## WHAT THE TASK REQUIRES
Rewrite the data below as a numbered list with one entry per line, dropping the blank lines.

## EXCERPTED RECORDS
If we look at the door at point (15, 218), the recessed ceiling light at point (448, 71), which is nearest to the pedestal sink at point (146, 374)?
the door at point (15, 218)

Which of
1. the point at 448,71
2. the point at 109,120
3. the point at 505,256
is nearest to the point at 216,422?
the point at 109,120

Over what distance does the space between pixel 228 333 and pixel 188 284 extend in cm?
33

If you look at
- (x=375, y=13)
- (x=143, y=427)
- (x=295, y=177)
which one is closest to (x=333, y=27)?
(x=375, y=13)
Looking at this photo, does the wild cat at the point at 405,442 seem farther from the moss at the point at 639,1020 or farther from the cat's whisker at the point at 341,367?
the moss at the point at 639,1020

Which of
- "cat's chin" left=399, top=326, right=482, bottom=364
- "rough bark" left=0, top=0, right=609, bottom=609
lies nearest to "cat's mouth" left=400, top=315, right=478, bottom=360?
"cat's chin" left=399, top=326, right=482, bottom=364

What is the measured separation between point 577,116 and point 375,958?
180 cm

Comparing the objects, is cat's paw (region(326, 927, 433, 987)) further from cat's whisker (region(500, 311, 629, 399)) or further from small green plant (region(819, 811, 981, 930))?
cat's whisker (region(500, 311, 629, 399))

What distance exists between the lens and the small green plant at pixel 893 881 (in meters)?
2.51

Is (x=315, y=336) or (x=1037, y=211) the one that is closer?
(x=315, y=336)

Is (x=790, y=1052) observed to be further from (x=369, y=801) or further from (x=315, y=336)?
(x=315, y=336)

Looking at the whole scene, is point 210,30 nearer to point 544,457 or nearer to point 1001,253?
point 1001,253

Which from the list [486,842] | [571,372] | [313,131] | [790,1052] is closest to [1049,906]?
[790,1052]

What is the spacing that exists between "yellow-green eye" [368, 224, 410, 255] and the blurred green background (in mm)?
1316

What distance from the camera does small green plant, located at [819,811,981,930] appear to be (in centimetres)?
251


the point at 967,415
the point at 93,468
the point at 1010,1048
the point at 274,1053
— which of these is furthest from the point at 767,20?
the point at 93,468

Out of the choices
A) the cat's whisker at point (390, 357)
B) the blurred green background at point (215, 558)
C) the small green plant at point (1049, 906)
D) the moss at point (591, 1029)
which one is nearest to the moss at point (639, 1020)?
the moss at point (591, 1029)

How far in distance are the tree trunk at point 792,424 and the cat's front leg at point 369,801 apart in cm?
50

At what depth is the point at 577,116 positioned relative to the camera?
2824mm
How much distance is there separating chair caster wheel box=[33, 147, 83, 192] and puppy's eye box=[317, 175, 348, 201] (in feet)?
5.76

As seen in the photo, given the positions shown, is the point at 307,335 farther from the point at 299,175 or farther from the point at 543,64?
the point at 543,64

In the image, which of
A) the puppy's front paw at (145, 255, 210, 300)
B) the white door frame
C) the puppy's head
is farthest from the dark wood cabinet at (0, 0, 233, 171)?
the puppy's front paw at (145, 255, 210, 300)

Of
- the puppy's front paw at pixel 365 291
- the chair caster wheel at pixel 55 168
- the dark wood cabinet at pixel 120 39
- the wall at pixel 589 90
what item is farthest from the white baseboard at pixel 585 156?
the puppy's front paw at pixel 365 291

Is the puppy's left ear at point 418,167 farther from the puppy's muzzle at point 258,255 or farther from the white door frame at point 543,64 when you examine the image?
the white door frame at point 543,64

## TASK RESULT
1. If we look at the door at point (15, 218), the recessed ceiling light at point (448, 71), which is nearest to the pedestal sink at point (146, 374)?
2. the door at point (15, 218)
3. Which of
4. 1. the point at 448,71
5. 2. the point at 109,120
6. 3. the point at 505,256
7. is nearest to the point at 216,422?
8. the point at 109,120
9. Over what distance does the space between pixel 228 333 and pixel 188 284 extend in cm?
10. 33
11. If you look at
12. - (x=375, y=13)
13. - (x=143, y=427)
14. - (x=295, y=177)
15. which one is closest to (x=333, y=27)?
16. (x=375, y=13)
17. Looking at this photo, does the wild cat at the point at 405,442 seem farther from the moss at the point at 639,1020 or farther from the cat's whisker at the point at 341,367?
18. the moss at the point at 639,1020
19. Which of
20. - "cat's chin" left=399, top=326, right=482, bottom=364
21. - "rough bark" left=0, top=0, right=609, bottom=609
22. lies nearest to "cat's mouth" left=400, top=315, right=478, bottom=360?
23. "cat's chin" left=399, top=326, right=482, bottom=364
24. What is the measured separation between point 577,116 and point 375,958?
25. 180 cm
26. Comparing the objects, is cat's paw (region(326, 927, 433, 987)) further from cat's whisker (region(500, 311, 629, 399)) or further from small green plant (region(819, 811, 981, 930))?
27. cat's whisker (region(500, 311, 629, 399))
28. What distance exists between the lens and the small green plant at pixel 893 881 (in meters)?
29. 2.51
30. Is (x=315, y=336) or (x=1037, y=211) the one that is closer?
31. (x=315, y=336)
32. Is (x=790, y=1052) observed to be further from (x=369, y=801) or further from (x=315, y=336)?
33. (x=315, y=336)
34. Looking at the whole scene, is point 210,30 nearer to point 544,457 or nearer to point 1001,253?
35. point 1001,253
36. Which from the list [486,842] | [571,372] | [313,131] | [790,1052] is closest to [1049,906]?
37. [790,1052]
38. What is the spacing that exists between "yellow-green eye" [368, 224, 410, 255] and the blurred green background (in mm)?
39. 1316
40. What distance from the camera does small green plant, located at [819,811,981,930] appear to be (in centimetres)?
41. 251
42. the point at 967,415
43. the point at 93,468
44. the point at 1010,1048
45. the point at 274,1053
46. — which of these is furthest from the point at 767,20?
47. the point at 93,468
48. Out of the choices
49. A) the cat's whisker at point (390, 357)
50. B) the blurred green background at point (215, 558)
51. C) the small green plant at point (1049, 906)
52. D) the moss at point (591, 1029)
53. which one is nearest to the moss at point (639, 1020)?
54. the moss at point (591, 1029)
55. How far in distance are the tree trunk at point 792,424 and the cat's front leg at point 369,801 apart in cm?
56. 50
57. At what depth is the point at 577,116 positioned relative to the camera?
58. 2824mm
59. How much distance is there separating chair caster wheel box=[33, 147, 83, 192] and puppy's eye box=[317, 175, 348, 201] (in feet)?
60. 5.76
61. As seen in the photo, given the positions shown, is the point at 307,335 farther from the point at 299,175 or farther from the point at 543,64?
62. the point at 543,64
63. In the image, which of
64. A) the puppy's front paw at (145, 255, 210, 300)
65. B) the white door frame
66. C) the puppy's head
67. is farthest from the dark wood cabinet at (0, 0, 233, 171)?
68. the puppy's front paw at (145, 255, 210, 300)
69. Of
70. - the puppy's front paw at pixel 365 291
71. - the chair caster wheel at pixel 55 168
72. - the dark wood cabinet at pixel 120 39
73. - the wall at pixel 589 90
74. what item is farthest from the white baseboard at pixel 585 156?
75. the puppy's front paw at pixel 365 291
76. Is the puppy's left ear at point 418,167 farther from the puppy's muzzle at point 258,255 or farther from the white door frame at point 543,64 when you examine the image?
77. the white door frame at point 543,64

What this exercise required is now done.